O presidente da República vetou integralmente o Projeto de Lei nº 2.762/2019, que autorizaria candidatos a concursos públicos a utilizar o período de estágio para cumprir a exigência de experiência mínima.
A determinação, publicada nesta segunda-feira (11), suspende a possibilidade para os estudantes e impacta diretamente jovens de 18 a 24 anos em início de carreira. Veja a seguir os principais detalhes sobre esta nova medida.
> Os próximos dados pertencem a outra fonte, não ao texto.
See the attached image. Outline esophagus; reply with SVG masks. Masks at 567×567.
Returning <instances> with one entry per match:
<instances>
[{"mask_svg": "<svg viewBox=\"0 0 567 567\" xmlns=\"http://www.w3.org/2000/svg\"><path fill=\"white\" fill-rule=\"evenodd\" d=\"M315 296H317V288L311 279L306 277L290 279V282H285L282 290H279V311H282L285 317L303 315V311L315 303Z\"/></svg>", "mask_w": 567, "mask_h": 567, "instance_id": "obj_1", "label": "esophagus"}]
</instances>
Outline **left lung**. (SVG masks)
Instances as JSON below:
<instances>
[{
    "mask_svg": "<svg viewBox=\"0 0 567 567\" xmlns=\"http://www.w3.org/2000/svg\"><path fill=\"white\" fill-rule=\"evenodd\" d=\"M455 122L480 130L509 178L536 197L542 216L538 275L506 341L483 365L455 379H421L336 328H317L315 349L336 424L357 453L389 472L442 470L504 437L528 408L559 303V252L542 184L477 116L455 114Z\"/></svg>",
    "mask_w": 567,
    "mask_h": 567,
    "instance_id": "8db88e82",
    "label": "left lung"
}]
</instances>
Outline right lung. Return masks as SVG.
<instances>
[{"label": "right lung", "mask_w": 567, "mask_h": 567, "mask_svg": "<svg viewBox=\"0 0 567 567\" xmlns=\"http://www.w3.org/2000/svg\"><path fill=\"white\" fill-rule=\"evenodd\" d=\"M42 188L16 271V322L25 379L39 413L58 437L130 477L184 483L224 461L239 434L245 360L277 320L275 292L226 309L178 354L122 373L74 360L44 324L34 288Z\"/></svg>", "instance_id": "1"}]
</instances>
O que o projeto vetado mudaria na lei atual
O projeto vetado pelo presidente Luiz Inácio Lula da Silva previa alteração direta na Lei do Estágio (Lei nº 11.788/2008), incluindo o tempo de estágio como experiência profissional nos currículos e processos seletivos públicos. A justificativa era facilitar o acesso de jovens ao mercado de trabalho, minimizando a barreira da falta de experiência exigida na maioria dos editais públicos.
Além disso, o estágio realizado durante a formação poderia ser computado como título ou pontuação adicional em concursos, ampliando as oportunidades para recém-formados.
O texto foi considerado pelo Senado e aprovado em abril de 2026, antes de ser vetado totalmente pelo Executivo.
Requisitos que seriam aplicados ao estágio
De acordo com o projeto de lei vetado, apenas estágios realizados em conformidade com a Lei nº 11.788/2008 seriam reconhecidos. Isso inclui estágios obrigatórios ou não obrigatórios vinculados a curso regularmente frequentado e com supervisão definida pela instituição de ensino e pela parte concedente do estágio.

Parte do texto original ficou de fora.